Spatial question records:

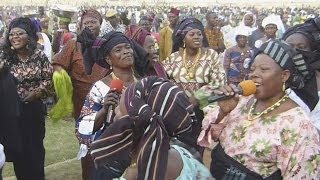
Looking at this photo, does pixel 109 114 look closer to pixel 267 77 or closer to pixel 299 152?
pixel 267 77

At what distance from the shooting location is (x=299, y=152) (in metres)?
2.79

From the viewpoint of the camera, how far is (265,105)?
→ 3.07 m

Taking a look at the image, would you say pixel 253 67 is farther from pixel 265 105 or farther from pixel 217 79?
pixel 217 79

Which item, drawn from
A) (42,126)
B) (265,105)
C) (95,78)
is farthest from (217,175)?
(42,126)

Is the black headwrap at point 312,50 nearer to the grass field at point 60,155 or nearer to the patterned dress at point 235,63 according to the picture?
the grass field at point 60,155

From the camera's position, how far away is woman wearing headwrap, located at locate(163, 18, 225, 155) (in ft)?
17.5

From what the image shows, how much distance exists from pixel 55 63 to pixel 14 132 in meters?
1.01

» **SET EXERCISE**:
Please quote every line from the one containing "Is the black" through the end of the records, including both of those lines.

» **COMPLETE RESPONSE**:
Is the black headwrap at point 312,50 nearer to the grass field at point 60,155 or nearer to the patterned dress at point 235,63 according to the picture?
the grass field at point 60,155

From the camera's position, how far away is woman wearing headwrap, located at locate(163, 18, 225, 155) (in ft)?
17.5

From what the image shows, how much distance exists from pixel 55 63 to pixel 14 132 in meters?
1.01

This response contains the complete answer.